Fue ahí cuando le pregunté su nombre y entendí que se llamaba Santiago. "No, no: Tiago. Todavía no me han hecho santo". Tuve la impresión de que había repetido ese chiste mil veces. como una coletilla. Tiago tenía, como ya he dicho, 21. Se había marchado de la isla caribeña en cuanto cumplió los 18, harto de todo, de las clases donde les adoctrinaban en teoría socialista y de las jornadas de trabajo maratonianas donde ni siquiera te daban un bocata para merendar. El avión le había traído hasta España, donde no conocía a nadie, y había conseguido un trabajo en navegación deportiva y allí estaba, contemplando a unos chavales que probablemente adoraban a Castro. Por eso les parecían tan fascinantes: no podía comprender que unos jóvenes de su edad que habían tenido todo lo que a él le había sido negado se hubieran convertido en antisistemas que alcanzaban un paroxismo de furia al grito de "Fora fascistas dos nosos barrios!". En La Habana ya les habrían corrido a hostias hasta el Malecón, por disidentes.

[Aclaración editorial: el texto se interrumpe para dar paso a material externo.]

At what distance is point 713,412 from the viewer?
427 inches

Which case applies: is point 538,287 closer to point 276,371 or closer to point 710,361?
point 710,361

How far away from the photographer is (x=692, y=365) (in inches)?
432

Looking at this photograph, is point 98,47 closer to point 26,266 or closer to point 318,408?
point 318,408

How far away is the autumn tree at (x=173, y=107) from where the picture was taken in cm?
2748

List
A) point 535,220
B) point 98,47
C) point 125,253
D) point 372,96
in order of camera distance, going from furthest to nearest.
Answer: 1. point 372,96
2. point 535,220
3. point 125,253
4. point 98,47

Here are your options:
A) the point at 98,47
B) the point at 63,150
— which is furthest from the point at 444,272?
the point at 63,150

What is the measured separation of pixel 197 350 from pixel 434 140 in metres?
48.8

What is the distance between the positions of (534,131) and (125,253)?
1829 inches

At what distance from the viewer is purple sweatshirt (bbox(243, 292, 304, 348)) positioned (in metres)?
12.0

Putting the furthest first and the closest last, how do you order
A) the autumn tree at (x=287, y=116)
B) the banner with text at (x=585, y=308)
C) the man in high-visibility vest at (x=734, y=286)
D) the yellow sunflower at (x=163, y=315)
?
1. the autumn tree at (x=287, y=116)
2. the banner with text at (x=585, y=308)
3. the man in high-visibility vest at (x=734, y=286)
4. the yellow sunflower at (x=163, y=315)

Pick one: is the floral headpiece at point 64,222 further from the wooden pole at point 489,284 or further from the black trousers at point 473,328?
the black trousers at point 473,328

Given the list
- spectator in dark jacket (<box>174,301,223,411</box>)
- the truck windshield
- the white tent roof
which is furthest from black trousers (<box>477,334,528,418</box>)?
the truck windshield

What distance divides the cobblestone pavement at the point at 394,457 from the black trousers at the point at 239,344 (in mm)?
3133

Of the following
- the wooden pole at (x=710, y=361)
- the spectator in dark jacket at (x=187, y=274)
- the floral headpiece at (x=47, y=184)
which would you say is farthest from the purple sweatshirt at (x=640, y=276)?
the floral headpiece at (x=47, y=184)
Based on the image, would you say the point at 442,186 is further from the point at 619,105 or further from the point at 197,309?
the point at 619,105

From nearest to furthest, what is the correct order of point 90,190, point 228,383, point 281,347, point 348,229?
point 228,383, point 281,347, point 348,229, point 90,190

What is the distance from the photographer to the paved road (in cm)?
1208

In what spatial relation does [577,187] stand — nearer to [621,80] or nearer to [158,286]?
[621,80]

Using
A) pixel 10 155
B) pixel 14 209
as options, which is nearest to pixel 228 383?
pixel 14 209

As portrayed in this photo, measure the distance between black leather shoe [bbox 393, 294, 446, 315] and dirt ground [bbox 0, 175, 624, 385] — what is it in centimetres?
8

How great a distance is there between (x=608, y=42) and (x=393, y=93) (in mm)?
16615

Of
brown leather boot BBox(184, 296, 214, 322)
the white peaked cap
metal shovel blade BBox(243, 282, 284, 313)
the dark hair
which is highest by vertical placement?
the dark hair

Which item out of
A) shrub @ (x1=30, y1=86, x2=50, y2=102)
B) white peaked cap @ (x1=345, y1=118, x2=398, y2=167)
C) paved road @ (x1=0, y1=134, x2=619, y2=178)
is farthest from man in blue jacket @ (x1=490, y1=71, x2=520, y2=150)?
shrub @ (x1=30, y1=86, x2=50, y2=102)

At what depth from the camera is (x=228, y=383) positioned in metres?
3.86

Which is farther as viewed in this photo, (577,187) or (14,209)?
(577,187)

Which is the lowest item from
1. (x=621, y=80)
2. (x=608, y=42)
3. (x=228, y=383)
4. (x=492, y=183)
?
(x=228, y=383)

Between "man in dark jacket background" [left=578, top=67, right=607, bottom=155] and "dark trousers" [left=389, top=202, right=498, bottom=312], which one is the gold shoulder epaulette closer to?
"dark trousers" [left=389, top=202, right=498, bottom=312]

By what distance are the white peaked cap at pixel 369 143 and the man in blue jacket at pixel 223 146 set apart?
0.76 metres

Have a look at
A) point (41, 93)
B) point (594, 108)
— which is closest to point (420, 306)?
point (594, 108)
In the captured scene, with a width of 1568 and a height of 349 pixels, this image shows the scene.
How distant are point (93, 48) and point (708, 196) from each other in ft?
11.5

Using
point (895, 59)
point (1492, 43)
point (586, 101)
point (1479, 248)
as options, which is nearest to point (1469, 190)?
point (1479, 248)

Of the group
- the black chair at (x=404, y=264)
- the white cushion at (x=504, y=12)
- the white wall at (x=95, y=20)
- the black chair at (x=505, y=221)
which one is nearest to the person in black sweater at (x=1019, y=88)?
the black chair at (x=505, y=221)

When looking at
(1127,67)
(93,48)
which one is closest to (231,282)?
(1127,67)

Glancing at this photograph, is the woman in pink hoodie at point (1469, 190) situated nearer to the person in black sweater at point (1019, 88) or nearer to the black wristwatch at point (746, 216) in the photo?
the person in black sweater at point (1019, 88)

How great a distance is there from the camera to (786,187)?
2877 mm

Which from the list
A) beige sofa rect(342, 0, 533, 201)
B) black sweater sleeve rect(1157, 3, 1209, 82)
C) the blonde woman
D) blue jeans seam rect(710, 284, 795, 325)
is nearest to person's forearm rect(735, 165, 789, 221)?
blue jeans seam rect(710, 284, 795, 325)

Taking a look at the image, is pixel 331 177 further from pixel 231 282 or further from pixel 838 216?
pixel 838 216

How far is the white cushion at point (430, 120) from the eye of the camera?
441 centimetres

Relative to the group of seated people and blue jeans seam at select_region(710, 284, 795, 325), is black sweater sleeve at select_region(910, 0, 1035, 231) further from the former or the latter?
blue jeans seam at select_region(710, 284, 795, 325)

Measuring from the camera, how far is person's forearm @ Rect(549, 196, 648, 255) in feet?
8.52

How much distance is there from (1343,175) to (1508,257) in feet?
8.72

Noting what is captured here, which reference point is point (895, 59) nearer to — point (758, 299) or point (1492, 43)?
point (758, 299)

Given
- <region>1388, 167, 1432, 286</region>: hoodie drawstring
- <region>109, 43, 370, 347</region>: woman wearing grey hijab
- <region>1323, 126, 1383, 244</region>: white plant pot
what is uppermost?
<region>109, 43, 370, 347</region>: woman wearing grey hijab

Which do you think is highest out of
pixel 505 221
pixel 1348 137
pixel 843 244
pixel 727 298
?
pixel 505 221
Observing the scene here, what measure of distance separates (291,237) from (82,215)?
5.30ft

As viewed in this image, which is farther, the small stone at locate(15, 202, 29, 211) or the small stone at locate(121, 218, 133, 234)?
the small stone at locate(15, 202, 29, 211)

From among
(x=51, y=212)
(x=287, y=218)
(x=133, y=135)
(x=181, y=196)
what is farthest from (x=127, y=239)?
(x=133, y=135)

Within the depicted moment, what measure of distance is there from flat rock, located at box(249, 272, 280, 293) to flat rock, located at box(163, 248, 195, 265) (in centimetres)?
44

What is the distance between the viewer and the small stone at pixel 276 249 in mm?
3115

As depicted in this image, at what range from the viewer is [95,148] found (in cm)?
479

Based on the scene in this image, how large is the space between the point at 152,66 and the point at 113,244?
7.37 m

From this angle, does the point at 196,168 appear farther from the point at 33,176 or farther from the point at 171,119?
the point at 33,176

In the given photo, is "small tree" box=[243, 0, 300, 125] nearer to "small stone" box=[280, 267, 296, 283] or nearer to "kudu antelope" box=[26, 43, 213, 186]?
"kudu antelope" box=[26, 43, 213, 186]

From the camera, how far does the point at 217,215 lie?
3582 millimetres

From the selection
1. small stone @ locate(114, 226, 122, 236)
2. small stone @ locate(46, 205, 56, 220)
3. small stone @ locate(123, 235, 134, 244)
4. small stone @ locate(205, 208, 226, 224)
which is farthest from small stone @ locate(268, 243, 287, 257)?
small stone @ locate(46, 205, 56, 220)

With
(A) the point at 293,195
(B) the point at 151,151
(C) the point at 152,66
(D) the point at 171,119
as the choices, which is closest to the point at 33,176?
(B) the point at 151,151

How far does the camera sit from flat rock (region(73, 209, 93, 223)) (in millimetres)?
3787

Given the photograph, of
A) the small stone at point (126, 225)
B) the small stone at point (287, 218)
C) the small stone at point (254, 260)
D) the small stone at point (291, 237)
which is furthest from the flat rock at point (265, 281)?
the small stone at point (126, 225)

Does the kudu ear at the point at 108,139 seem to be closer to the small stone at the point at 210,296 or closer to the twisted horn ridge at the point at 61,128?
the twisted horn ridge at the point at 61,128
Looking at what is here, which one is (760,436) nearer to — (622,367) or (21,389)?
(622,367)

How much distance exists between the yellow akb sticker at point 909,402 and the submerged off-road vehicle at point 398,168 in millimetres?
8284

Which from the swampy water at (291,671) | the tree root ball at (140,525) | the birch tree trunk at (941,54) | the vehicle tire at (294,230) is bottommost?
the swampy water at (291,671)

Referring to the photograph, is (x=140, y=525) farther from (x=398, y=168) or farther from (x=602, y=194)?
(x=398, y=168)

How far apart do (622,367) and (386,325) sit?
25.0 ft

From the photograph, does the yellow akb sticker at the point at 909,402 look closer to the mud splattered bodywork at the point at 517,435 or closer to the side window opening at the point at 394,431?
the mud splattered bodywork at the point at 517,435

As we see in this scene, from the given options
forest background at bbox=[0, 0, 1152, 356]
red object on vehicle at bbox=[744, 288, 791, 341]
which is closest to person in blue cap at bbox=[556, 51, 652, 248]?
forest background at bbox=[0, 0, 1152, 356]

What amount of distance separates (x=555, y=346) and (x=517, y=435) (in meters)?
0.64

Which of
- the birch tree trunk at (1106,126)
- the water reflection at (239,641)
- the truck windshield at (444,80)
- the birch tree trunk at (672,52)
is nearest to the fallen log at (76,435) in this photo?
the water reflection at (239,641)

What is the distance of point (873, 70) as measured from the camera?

Tiago no era el primer cubano que conocía que abominaba del comunismo. Claro que eso no significaba nada porque en España hay muchos que abominan del capitalismo con igual fervor. Tenía la prueba delante de mis ojos: chavales igual de desencantados por la codicia y superficialidad del capitalismo heteropatriarcal, que salen de las universidades con un título de Sociología bajo el brazo y condenados a emigrar, tal y como había hecho el cubano, para buscar un futuro. La diferencia es que ellos no emigran a países socialistas, sino a otros más capitalistas todavía.

Desde luego, Tiago adoraba el capitalismo y la democracia liberal con su énfasis en las libertades individuales, ese mismo sistema que los antifas odiaban a muerte. Me estaba explicando ya el error básico del concepto de plusvalía en la teoría del valor del trabajo comunista cuando le corté y le pregunté si iba a solicitar la nacionalidad. Me respondió que lo haría. "Tengo un bisabuelo gallego por parte de madre y mi tatarabuela era canaria", explicó. Me alegré, porque me había caído bien. En realidad, admiraba su valor y su determinación para cruzar el océano en busca de una nueva vida siendo tan joven. Pero no iba a admitirlo. "Pues cámbiate ese ridículo nombre, chaval –le aleccioné-. Si vas a ser español, tienes que esforzarte por encajar. O Santiago o Yago, pero nada de Tiago". Se rió y me dijo que había sido un placer, antes de nos despedieramos de buen humor, lo que resultó extraño en medio de tanta gente furiosa.